Page extract ->
————————

When the tense and frenetic disembarkation of the revolutionaries was nearing completion, three Bourbon naval units arrived. The first was the corvette Stromboli, commanded by Captain Guglielmo Acton, followed by the armed steamer Capri, towing the large frigate Partenope armed with sixty guns [56] (p. 233). The delay of the Bourbon navy stemmed from confused orders received from the kingdom’s high command and from Acton’s decision to stop over in order to load additional guns [53] (p. 162) [56] (p. 203) [58] (p. 23). Acton also hesitated to open fire on the last Garibaldian volunteers who were withdrawing into the city because of the presence of the British steam frigates Argus and Intrepid. The British navy, in fact, requested that the Neapolitan units delay the onset of hostilities due to the presence of some of its sailors on the quay, and subsequently interrupted the bombardment to threaten repercussions in the event of damage to the British wine warehouses overlooking the harbour [56] (p. 204) [47] (p. 162). The gunfire therefore began with a significant delay and proved ineffective, striking only the empty steamships, while the Garibaldian volunteers had already found shelter among the streets and buildings of Marsala [54] (pp. 574–576) [57] (p. 496).

At the conclusion of the hostilities at Marsala, the Piemonte, which, having an iron hull, probably sustained serious damage only to its masts and rigging, was captured and towed by the Stromboli to the port of Naples, where it remained laid up even after the establishment of the Kingdom of Italy. On 17 May 1861, it was formally entered into the national navy as a second-class paddle transport, only to be sold at auction as scrap for demolition a few years later, on 16 October 1865 [59] (pp. 589–560). The Bourbon forces, by contrast, were unable to refloat the Lombardo from the sandbank on which it had run aground; consequently, deemed irrecoverable, it was left in the waters of the port of Marsala, where it was plundered by the local inhabitants. Among the various provisions and furnishings removed from the steamship are the few relics of the Lombardo that have survived over time and reached the present day, namely two flags and two serving dishes. One of the flags is the so-called “distinction” flag that was hoisted on the yardarm of the foremast, as shown in the two known depictions of the steamship (Figure 2), and was characterized by the inscription “IL LOMBARDO” in blue capital letters on a background of horizontal white and red stripes (Figure 8).

Figure 8. Distinction flag of steamship Lombardo. Inscription in blue capital letters embroidered on field of horizontal white and red stripes. Dimensions: 340 × 644 cm. [15] (pp. 60–61) (Museo Interdisciplinare Regionale conte Agostino Pepoli, Trapani).

————————

Work to be completed -> Carry on the account of the Lombardo and the Piemonte at Marsala from its final sentence. The material after this point is not needed here.

————————

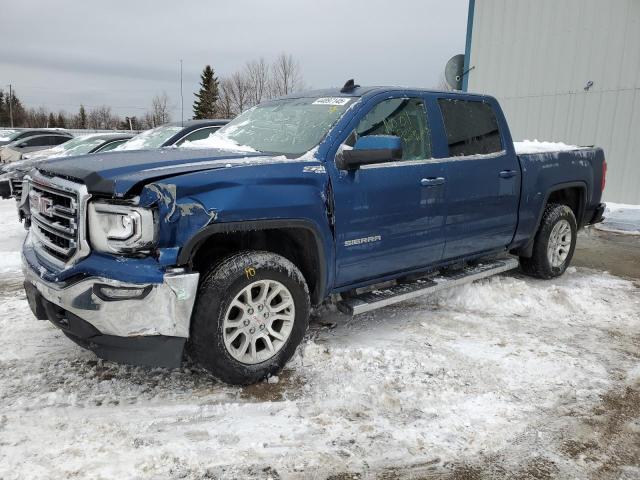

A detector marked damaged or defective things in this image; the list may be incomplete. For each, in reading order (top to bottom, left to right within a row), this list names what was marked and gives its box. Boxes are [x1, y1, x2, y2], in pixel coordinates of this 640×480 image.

broken headlight [88, 202, 158, 255]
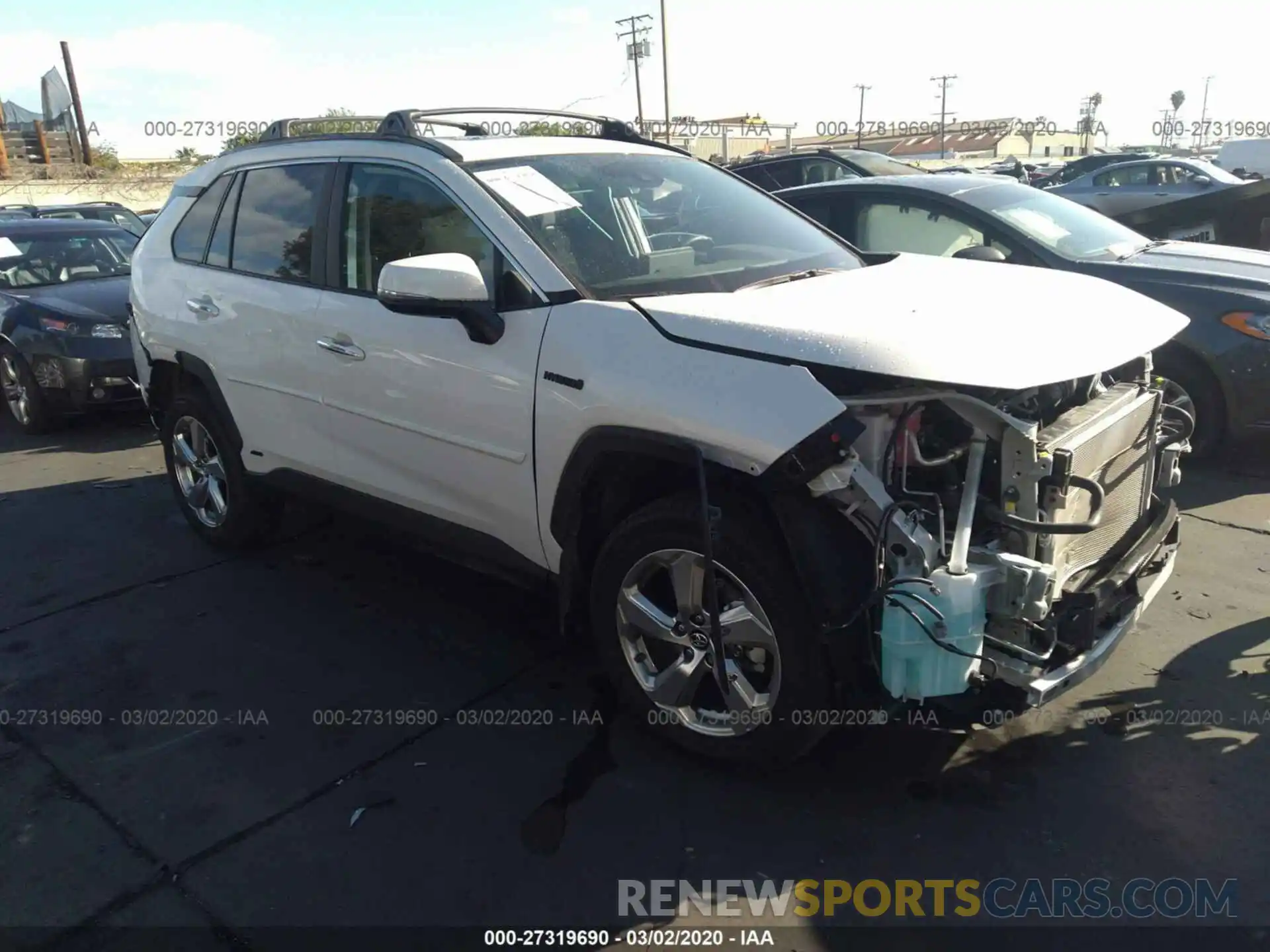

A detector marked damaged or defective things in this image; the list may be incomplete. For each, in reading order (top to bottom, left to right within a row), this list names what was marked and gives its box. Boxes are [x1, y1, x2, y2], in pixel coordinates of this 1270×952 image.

damaged white suv [129, 110, 1191, 767]
torn hood [635, 253, 1191, 391]
crushed front end [810, 357, 1185, 714]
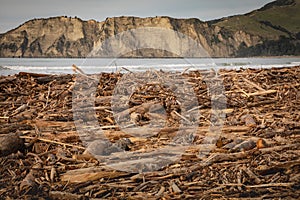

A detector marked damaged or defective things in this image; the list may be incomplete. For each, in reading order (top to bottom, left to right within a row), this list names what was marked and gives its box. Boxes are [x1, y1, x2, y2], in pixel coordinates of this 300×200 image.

splintered wood [0, 66, 300, 199]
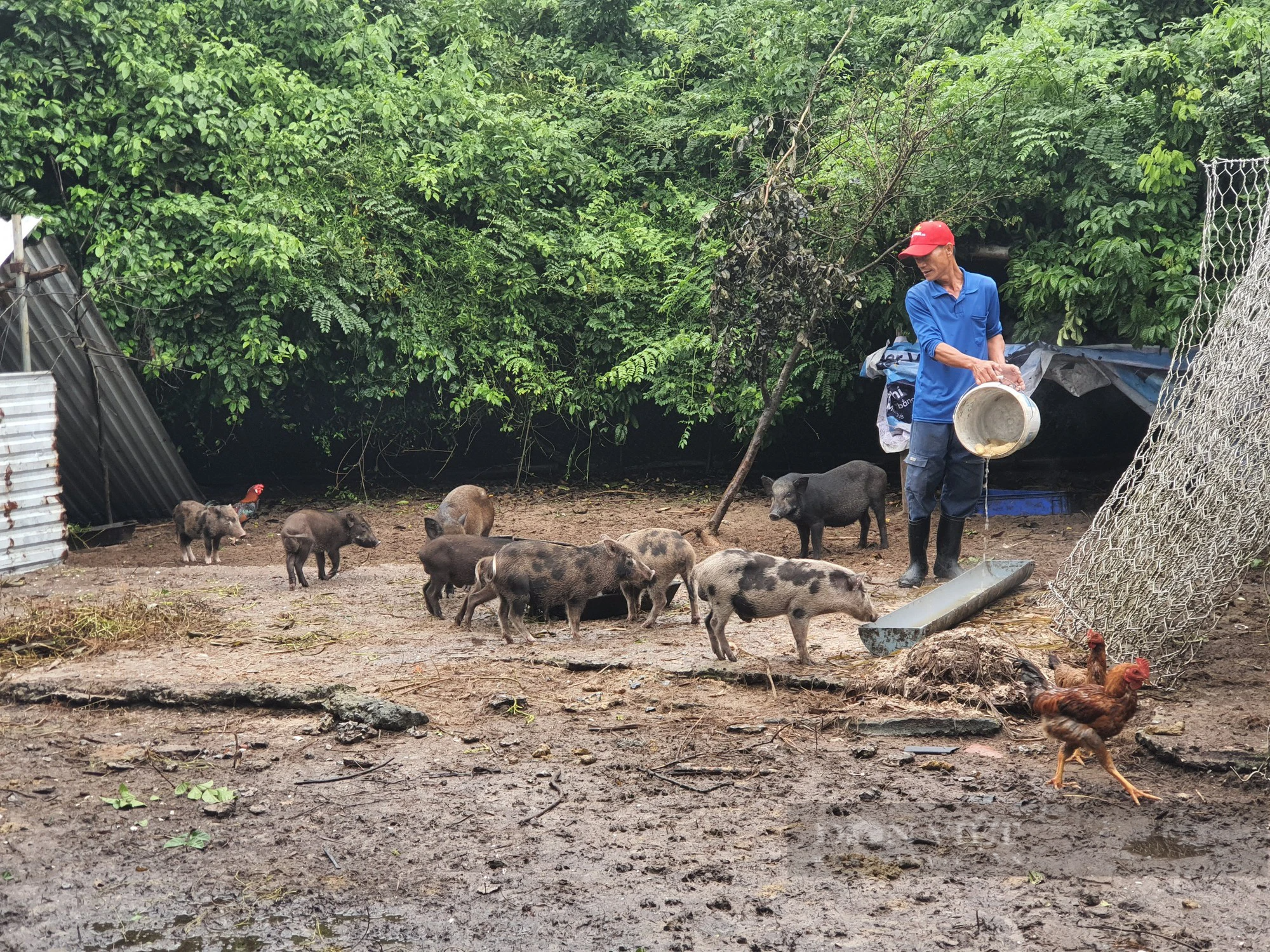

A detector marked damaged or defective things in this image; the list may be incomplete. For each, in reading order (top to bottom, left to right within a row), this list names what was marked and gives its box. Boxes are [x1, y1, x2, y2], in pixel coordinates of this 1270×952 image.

rusty metal roofing [0, 376, 68, 579]
rusty metal roofing [0, 234, 201, 526]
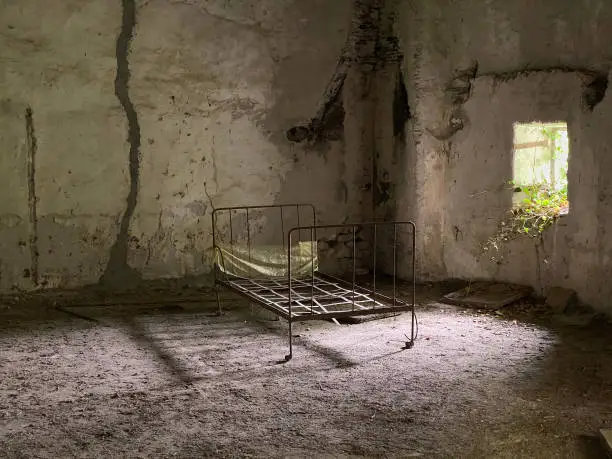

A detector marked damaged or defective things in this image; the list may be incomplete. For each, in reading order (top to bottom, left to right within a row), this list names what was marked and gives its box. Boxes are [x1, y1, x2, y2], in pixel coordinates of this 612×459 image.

vertical crack in wall [101, 0, 142, 288]
cracked plaster wall [0, 0, 356, 292]
rusty bed frame [210, 205, 416, 362]
cracked plaster wall [388, 0, 612, 312]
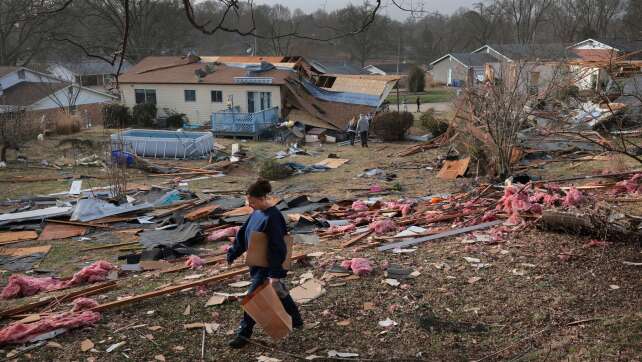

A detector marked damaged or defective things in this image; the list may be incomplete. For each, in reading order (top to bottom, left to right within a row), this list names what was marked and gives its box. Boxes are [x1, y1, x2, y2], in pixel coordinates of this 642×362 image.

damaged house [115, 54, 396, 136]
torn roofing material [70, 198, 154, 223]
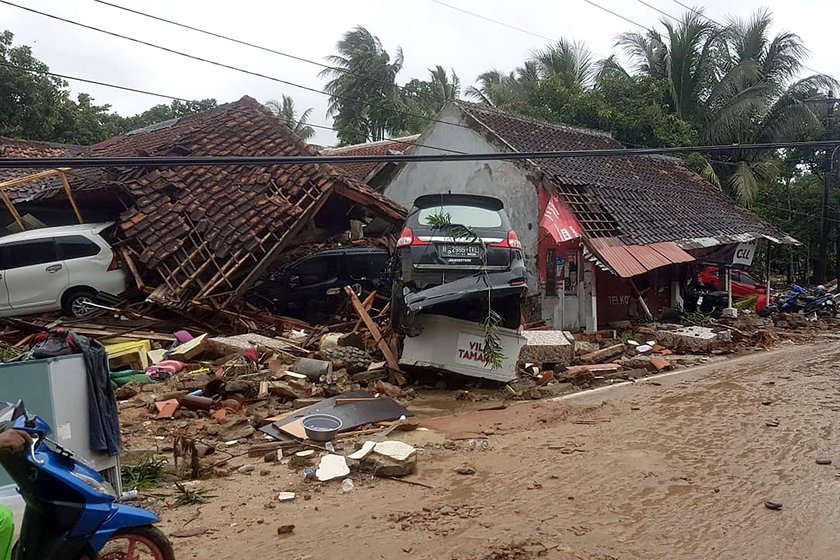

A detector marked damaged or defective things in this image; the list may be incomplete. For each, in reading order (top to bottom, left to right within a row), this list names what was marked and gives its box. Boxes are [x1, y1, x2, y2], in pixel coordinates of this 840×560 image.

damaged house [0, 98, 404, 312]
damaged house [380, 101, 796, 332]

————————

Response to this task ->
The flag was recovered by the Garibaldian volunteer from Trapani, Gaspare Burgarella Ajola, to whom it was subsequently formally granted by Garibaldi himself. Francesco Marrone, Burgarella’s son-in-law, later sold the banner to Count Agostino Pepoli, who in 1909 donated it to the regional museum of Trapani. The other flag is the national tricolour that flew at the stern of the steamship and was recovered by Gaspare Virzì, commander of the sailing vessel Alessandrina, who was present in the port of Marsala on the morning of 11 May. The banner was later transferred by Virzì to the English wine industrialist and owner of the Alessandrina, Benjamin Ingham, who kept it in the head office of the firm Ingham Whitaker & C. in Marsala until 1929, when Joseph Isaac Spadafora Whitaker donated it to the foundation Società Siciliana di Storia Patria in Palermo, where it is still preserved.

Virzì also recovered from the Lombardo two plates and a mug; the latter was subsequently lost. The two plates, one of which is an oval serving dish, were produced in English earthenware by the Spode Copeland manufactory of Stoke-on-Trent and bear the production date of 2 January 1844. Both pieces are characterized by an elaborate green floral decoration along the rim and by a central panel depicting an allegory of Commerce embodied by the god Hermes, shown in a reclining pose while holding an anchor in his right hand and the caduceus in his left. This latter attribute also functions as a staff for the Savoyard flag, while a steamship under way is visible in the background. The figurative panel is in turn framed by a cartouche bearing the inscription “Società dei Vapori Sardi Raffaele Rubattino & C.” (Figure 9).

Figure 9. Plates from the onboard service of the Società Raffaele Rubattino & C. Vapori Sardi, 1844. English earthenware with a green vegetal motif along the rim and an allegory of Commerce at the center. Spode Copeland manufactory (private collection) [13] (p. 127) [15] (pp. 72–73).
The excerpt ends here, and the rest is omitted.